» **Dataset items**:
____
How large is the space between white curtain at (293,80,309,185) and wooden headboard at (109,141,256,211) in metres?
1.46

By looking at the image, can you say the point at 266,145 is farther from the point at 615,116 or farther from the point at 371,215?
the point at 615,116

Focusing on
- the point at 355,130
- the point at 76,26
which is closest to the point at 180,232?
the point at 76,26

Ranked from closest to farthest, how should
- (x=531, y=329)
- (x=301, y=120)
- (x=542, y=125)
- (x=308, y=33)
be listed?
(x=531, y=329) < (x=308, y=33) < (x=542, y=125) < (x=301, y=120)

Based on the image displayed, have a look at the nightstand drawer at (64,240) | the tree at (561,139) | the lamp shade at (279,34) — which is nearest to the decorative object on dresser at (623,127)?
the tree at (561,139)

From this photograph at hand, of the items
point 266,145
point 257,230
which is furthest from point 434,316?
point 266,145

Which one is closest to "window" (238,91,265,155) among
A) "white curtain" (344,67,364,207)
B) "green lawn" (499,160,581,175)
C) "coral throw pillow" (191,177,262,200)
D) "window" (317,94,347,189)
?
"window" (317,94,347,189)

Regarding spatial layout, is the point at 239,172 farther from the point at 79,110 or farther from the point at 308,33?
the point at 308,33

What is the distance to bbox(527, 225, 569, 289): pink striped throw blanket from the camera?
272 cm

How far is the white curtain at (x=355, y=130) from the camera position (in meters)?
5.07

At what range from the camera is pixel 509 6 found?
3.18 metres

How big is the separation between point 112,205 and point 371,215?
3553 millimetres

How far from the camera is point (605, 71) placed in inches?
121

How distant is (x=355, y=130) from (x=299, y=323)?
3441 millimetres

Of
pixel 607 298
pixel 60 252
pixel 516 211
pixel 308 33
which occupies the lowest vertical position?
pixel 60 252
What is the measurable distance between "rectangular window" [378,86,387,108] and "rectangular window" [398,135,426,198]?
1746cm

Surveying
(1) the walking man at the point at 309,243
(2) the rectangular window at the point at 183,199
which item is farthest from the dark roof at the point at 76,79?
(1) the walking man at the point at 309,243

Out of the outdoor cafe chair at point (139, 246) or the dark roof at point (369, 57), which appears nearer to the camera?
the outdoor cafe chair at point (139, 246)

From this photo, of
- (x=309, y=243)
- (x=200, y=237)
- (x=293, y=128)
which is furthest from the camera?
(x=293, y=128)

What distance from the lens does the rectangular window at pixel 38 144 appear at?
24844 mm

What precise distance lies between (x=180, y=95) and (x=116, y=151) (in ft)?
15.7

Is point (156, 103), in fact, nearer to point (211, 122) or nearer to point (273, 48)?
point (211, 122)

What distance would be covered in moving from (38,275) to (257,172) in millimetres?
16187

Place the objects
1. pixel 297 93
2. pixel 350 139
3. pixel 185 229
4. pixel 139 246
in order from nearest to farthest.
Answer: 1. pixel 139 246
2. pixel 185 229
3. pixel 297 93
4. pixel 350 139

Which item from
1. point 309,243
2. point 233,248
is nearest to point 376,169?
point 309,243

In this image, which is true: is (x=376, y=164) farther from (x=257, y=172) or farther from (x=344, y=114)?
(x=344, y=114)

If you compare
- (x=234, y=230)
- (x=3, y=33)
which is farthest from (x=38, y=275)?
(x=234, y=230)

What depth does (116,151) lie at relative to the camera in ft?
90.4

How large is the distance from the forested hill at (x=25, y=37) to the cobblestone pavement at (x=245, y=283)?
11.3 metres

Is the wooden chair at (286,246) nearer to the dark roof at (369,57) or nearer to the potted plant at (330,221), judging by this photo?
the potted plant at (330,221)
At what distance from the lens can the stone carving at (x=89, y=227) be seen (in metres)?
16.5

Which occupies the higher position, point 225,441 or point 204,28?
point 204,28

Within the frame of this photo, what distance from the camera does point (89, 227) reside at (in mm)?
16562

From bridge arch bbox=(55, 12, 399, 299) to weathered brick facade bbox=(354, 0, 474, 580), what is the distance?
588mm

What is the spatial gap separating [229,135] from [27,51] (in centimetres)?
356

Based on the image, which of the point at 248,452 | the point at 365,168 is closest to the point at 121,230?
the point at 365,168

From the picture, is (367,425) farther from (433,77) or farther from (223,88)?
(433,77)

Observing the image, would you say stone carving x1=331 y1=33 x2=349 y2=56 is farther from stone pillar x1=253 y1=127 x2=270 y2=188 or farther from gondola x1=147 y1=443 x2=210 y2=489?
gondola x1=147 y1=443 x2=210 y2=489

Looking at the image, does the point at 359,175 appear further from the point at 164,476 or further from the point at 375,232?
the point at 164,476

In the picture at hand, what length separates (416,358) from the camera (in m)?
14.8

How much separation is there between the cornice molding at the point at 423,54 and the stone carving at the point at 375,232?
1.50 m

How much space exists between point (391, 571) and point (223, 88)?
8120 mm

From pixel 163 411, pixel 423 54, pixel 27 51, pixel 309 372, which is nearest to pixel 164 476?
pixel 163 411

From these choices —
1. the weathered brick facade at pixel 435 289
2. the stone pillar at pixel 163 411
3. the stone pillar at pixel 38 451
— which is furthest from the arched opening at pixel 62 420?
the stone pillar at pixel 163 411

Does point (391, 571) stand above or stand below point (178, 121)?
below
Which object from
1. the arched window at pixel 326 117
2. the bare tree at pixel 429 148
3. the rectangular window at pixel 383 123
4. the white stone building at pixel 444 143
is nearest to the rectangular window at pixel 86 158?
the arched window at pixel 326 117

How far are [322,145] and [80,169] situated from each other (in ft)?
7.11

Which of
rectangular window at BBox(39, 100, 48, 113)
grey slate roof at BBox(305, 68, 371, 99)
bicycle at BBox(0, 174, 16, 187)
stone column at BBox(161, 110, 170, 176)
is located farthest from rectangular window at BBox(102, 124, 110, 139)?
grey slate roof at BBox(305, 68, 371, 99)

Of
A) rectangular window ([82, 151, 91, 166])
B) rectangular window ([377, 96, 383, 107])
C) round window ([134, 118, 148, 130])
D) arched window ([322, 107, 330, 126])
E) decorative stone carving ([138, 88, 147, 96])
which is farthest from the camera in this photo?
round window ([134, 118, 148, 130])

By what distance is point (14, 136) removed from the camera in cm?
____
» **Task instructions**:
Write down the full listing again, exactly.

» **Solved exercise**:
How large is the space between white curtain at (293,80,309,185) and wooden headboard at (109,141,256,211) in metres?
1.46

By looking at the image, can you say the point at 266,145 is farther from the point at 615,116 or farther from the point at 371,215?
the point at 615,116

Focusing on
- the point at 355,130
- the point at 76,26
which is closest to the point at 180,232?
the point at 76,26

Ranked from closest to farthest, how should
- (x=531, y=329)
- (x=301, y=120)
- (x=542, y=125)
- (x=308, y=33)
be listed?
(x=531, y=329) < (x=308, y=33) < (x=542, y=125) < (x=301, y=120)

Based on the image displayed, have a look at the nightstand drawer at (64,240) | the tree at (561,139) | the lamp shade at (279,34) — which is nearest to the decorative object on dresser at (623,127)?
the tree at (561,139)

From this photograph at hand, of the items
point 266,145
point 257,230
which is furthest from point 434,316?
point 266,145

Which one is closest to "window" (238,91,265,155) among
A) "white curtain" (344,67,364,207)
B) "green lawn" (499,160,581,175)
C) "coral throw pillow" (191,177,262,200)
D) "window" (317,94,347,189)
?
"window" (317,94,347,189)

Regarding spatial layout, is the point at 239,172 farther from the point at 79,110 or farther from the point at 308,33?
the point at 308,33

What is the distance to bbox(527, 225, 569, 289): pink striped throw blanket from the camera?
272 cm

How far is the white curtain at (x=355, y=130) from the camera position (in meters)?
5.07

At what range from the camera is pixel 509 6 found?
3.18 metres

How big is the separation between point 112,205 and point 371,215?
3553 millimetres

How far from the camera is point (605, 71) placed in inches?
121

How distant is (x=355, y=130) from (x=299, y=323)?
3441 millimetres

Of
pixel 607 298
pixel 60 252
pixel 516 211
pixel 308 33
which occupies the lowest vertical position?
pixel 60 252
What is the measurable distance between "rectangular window" [378,86,387,108] and "rectangular window" [398,135,426,198]?
1746cm

Surveying
(1) the walking man at the point at 309,243
(2) the rectangular window at the point at 183,199
which item is farthest from the dark roof at the point at 76,79?
(1) the walking man at the point at 309,243

Out of the outdoor cafe chair at point (139, 246) or the dark roof at point (369, 57), which appears nearer to the camera?
the outdoor cafe chair at point (139, 246)

From this photo, of
- (x=309, y=243)
- (x=200, y=237)
- (x=293, y=128)
which is furthest from the camera?
(x=293, y=128)

What distance from the lens does the rectangular window at pixel 38 144 appear at?
24844 mm

What precise distance lies between (x=180, y=95) and (x=116, y=151) (in ft)?
15.7

Is point (156, 103), in fact, nearer to point (211, 122) or nearer to point (273, 48)?
point (211, 122)

What distance would be covered in moving from (38,275) to (257,172) in millimetres?
16187

Place the objects
1. pixel 297 93
2. pixel 350 139
3. pixel 185 229
4. pixel 139 246
in order from nearest to farthest.
Answer: 1. pixel 139 246
2. pixel 185 229
3. pixel 297 93
4. pixel 350 139

Which item from
1. point 309,243
2. point 233,248
is nearest to point 376,169?
point 309,243

In this image, which is true: is (x=376, y=164) farther from (x=257, y=172) or farther from (x=344, y=114)?
(x=344, y=114)

If you compare
- (x=234, y=230)
- (x=3, y=33)
which is farthest from (x=38, y=275)?
(x=234, y=230)

What depth does (116,151) lie at relative to the camera in ft?
90.4

How large is the distance from the forested hill at (x=25, y=37) to the cobblestone pavement at (x=245, y=283)?
11.3 metres

Is the wooden chair at (286,246) nearer to the dark roof at (369,57) or nearer to the potted plant at (330,221), judging by this photo?
the potted plant at (330,221)
At what distance from the lens can the stone carving at (x=89, y=227) be seen (in metres)?
16.5

Which occupies the higher position, point 225,441 or point 204,28?
point 204,28

Within the frame of this photo, what distance from the camera does point (89, 227) reside at (in mm)?
16562

From bridge arch bbox=(55, 12, 399, 299) to weathered brick facade bbox=(354, 0, 474, 580), what is the distance?
588mm

What is the spatial gap separating [229,135] from [27,51] (in centimetres)?
356

Based on the image, which of the point at 248,452 | the point at 365,168 is closest to the point at 121,230?
the point at 365,168

From the picture, is (367,425) farther from (433,77) or farther from (223,88)?
(433,77)

Observing the image, would you say stone carving x1=331 y1=33 x2=349 y2=56 is farther from stone pillar x1=253 y1=127 x2=270 y2=188 or farther from gondola x1=147 y1=443 x2=210 y2=489?
gondola x1=147 y1=443 x2=210 y2=489

Looking at the image, does the point at 359,175 appear further from the point at 164,476 or further from the point at 375,232?
the point at 164,476

In the picture at hand, what length separates (416,358) from the camera (in m)?
14.8

How much separation is there between the cornice molding at the point at 423,54 and the stone carving at the point at 375,232?
1.50 m

How much space exists between point (391, 571) and point (223, 88)?
8120 mm

From pixel 163 411, pixel 423 54, pixel 27 51, pixel 309 372, which is nearest to pixel 164 476?
pixel 163 411

From these choices —
1. the weathered brick facade at pixel 435 289
2. the stone pillar at pixel 163 411
3. the stone pillar at pixel 38 451
— which is furthest from the arched opening at pixel 62 420?
the stone pillar at pixel 163 411

Does point (391, 571) stand above or stand below point (178, 121)?
below
Which object from
1. the arched window at pixel 326 117
2. the bare tree at pixel 429 148
3. the rectangular window at pixel 383 123
4. the white stone building at pixel 444 143
is nearest to the rectangular window at pixel 86 158?
the arched window at pixel 326 117

How far are [322,145] and [80,169] situated from each other (in ft)?
7.11

Which of
rectangular window at BBox(39, 100, 48, 113)
grey slate roof at BBox(305, 68, 371, 99)
bicycle at BBox(0, 174, 16, 187)
stone column at BBox(161, 110, 170, 176)
is located farthest from rectangular window at BBox(102, 124, 110, 139)?
grey slate roof at BBox(305, 68, 371, 99)

Of
A) rectangular window ([82, 151, 91, 166])
B) rectangular window ([377, 96, 383, 107])
C) round window ([134, 118, 148, 130])
D) arched window ([322, 107, 330, 126])
E) decorative stone carving ([138, 88, 147, 96])
which is farthest from the camera in this photo?
round window ([134, 118, 148, 130])

By what distance is point (14, 136) removed from the camera in cm?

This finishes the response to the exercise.